Opinion: Information on differing races, sexes and cultures is important, but remove the ‘bias’ in order to offer instruction

Staff File Photo by Olivia Ross / Once all-Black Howard School now has a student population that is more than 50% Hispanic.
Staff File Photo by Olivia Ross / Once all-Black Howard School now has a student population that is more than 50% Hispanic.

A Chattanooga lawmaker has filed a bill that would keep employees at public schools and universities from being required to take "implicit bias" training.

Implicit bias training is geared toward helping prevent employees from developing attitudes or associating stereotypes about people without the employees' conscious knowledge.

Sponsor Sen. Todd Gardenhire said being required to take such training is akin to "having to admit to something that you're not." His bill defines the training as any program that presumes an individual is "unconsciously, subconsciously, or unintentionally" predisposed to "be unfairly prejudiced in favor of or against a thing, person, or group to adjust the individual's patterns of thinking in order to eliminate the individual's unconscious bias or prejudice."

The bill further states employees cannot have adverse actions taken against them for refusing to take implicit bias training.

Whether such training is offered is up to local school districts, charter schools and the state.

A inquiry to Hamilton County Schools about whether this type of training is offered by the district was not answered by press time.

Gardenhire told this page last week the idea for the bill came from a Wall Street Journal article which detailed the story of a nurse with a 39-year career in Texas who refused implicit bias training and was fired.

"The premise [of such training] is you're a racist, and you need to apologize," he said.

Gardenhire said he and state Rep. Jason Zachary, R-Knoxville, the House sponsor, have had calls about their bill from educators, saying thank you for sponsoring it. He said callers basically described their training as: "If you're white, you're racist; if you're Southern Baptist and white, you're even worse."

Zachary in a phone conversation with this page said he'd talked to multiple teachers and administration in Knox County, where the training is mandatory.
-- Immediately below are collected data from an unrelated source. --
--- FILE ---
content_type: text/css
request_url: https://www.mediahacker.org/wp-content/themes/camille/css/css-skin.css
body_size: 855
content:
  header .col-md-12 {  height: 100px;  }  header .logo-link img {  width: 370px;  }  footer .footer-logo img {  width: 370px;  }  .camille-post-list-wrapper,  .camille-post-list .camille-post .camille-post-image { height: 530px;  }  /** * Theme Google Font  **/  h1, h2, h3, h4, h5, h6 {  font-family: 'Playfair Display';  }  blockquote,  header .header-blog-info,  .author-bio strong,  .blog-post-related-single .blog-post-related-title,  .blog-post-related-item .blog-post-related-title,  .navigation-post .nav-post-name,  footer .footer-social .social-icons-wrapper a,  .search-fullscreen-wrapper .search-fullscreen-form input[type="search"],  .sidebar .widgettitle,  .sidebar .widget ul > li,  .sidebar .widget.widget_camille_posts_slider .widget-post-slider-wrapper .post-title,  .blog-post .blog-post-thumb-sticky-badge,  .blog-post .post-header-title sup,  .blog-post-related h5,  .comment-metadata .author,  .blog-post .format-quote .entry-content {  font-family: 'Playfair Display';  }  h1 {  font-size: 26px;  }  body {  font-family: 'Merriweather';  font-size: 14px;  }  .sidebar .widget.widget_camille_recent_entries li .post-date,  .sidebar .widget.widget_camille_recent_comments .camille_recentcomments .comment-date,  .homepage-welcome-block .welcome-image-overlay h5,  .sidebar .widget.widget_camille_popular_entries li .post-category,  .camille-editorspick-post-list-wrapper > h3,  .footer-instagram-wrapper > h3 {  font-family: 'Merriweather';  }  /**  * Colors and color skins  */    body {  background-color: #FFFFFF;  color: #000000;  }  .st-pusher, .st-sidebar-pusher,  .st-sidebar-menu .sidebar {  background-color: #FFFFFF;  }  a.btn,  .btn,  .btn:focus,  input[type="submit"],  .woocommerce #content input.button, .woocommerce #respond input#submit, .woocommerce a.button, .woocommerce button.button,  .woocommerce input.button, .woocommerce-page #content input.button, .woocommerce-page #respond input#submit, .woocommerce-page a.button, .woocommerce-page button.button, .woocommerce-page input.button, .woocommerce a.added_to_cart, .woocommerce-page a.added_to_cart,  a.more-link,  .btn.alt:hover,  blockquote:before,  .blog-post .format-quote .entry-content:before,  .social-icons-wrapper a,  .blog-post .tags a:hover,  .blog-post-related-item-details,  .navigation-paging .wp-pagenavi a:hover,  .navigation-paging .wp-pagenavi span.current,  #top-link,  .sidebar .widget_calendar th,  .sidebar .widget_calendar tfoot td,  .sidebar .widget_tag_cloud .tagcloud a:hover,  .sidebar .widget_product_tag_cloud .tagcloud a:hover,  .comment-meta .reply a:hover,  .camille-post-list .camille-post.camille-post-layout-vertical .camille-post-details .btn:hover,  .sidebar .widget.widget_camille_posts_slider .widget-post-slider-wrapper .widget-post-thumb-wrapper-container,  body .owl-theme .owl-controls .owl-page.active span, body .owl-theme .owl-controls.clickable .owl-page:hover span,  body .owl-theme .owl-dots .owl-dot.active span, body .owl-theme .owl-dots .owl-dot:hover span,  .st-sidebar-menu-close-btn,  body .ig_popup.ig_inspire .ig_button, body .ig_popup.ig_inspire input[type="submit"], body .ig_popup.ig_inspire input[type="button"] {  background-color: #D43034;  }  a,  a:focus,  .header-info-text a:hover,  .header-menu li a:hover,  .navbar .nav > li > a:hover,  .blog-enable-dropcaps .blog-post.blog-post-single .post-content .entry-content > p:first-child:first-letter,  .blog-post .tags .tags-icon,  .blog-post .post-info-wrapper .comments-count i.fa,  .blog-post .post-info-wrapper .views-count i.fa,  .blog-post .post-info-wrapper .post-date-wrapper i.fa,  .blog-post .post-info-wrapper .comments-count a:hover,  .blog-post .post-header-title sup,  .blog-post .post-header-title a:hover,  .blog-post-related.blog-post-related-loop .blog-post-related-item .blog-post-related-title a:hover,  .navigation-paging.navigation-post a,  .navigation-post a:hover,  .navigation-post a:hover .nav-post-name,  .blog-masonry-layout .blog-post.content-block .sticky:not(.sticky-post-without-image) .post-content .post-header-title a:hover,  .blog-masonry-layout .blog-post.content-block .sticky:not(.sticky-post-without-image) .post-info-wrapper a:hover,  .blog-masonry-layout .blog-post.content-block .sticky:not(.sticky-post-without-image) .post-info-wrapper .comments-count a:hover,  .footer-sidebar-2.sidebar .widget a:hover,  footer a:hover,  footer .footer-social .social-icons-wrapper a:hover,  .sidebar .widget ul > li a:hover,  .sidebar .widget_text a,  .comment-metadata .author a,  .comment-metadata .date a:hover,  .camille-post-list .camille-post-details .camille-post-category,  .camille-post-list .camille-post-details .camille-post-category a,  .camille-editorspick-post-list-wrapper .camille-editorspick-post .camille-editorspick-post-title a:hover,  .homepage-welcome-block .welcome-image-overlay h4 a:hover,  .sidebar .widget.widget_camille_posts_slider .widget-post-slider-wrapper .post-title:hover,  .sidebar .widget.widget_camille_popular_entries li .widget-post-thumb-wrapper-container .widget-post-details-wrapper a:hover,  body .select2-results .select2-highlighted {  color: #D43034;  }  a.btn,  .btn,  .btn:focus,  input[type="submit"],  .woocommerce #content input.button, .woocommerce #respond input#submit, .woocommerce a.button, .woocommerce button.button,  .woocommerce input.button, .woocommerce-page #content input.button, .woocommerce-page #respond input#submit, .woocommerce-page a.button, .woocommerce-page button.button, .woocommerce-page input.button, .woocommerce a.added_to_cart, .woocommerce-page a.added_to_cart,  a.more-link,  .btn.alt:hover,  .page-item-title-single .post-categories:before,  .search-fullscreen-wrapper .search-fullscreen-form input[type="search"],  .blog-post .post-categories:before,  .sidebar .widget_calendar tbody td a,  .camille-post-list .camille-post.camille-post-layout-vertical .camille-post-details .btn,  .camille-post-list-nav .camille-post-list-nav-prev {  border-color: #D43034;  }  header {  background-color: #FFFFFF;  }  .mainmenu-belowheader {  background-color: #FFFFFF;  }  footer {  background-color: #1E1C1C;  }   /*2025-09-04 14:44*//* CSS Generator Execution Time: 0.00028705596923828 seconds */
He said they described sessions that were demeaning to white people, who were "appalled" at what was being said. At one session, he said, "multiple people got up and walked out."

"They weren't creating inclusion," he said. "They were creating division and exclusion. That is not acceptable."

"We have enough trouble finding teachers today ... without being [judged] guilty of racism until you can prove you're not," Gardenhire said. "[Implicit bias training] does more harm than good."

If, in fact, callers to Gardenhire and Zachary were accurate in their description of their trainings, such trainings have no place in schools.

However, we do believe there is important information teachers could learn from such training. A Yale teaching center provides some examples:

› Instructors may expect students who speak with certain accents to be poor writers.

› Students with substandard writing abilities may be stereotyped as lacking intellectual ability.

› Instructors might treat students with physical disabilities as if they may also have mental disabilities, and thus require more attention.

What teacher would not want to know, or be reminded of, such examples if the goal were to educate students and move them from where they are to a higher plain?

The problem, we see, is twofold.

First, the name of the training, yes, implies that those who take such training have biases. They may lack full understanding about people of other races and cultures but the word "bias" suggests they willfully and knowingly treat people differently.

Second, since examples like those from Yale show that such training goes beyond race, such training should make clear it is not geared toward one race over another, that one group has more to learn than another or that such training is any kind of attempt to level the playing field.

All teachers should be in the business of education, after all, not social reordering.

Our points above may be why critics have said there is little evidence implicit bias training works.

A recent report by Britain's Equality and Human Rights Commission, which examined 18 papers on unconscious bias training programs, concluded the courses are effective at raising awareness of bias, but the evidence of long-lasting behavioral change is "limited."

As to Gardenhire's bill, our first preference would be for organizations who purport to offer such training to rework their presentations, not point fingers or accuse people of something they're not. Shy of that, it should fall on district administration officials to vet any organization that offers such training to learn what is in it. If it pits races against each other or is in any way like the trainings teachers complained about to Gardenhire and Zachary, they should turn it down.

If any of the above cannot be accomplished, we would support the bill, though we hope the knowledge and understanding about people of different races and culture could be imparted in some other way.

"In America," Gardenhire said, "you're supposed to be innocent until proven guilty."

It's a shame it has to take such a bill to make that clear.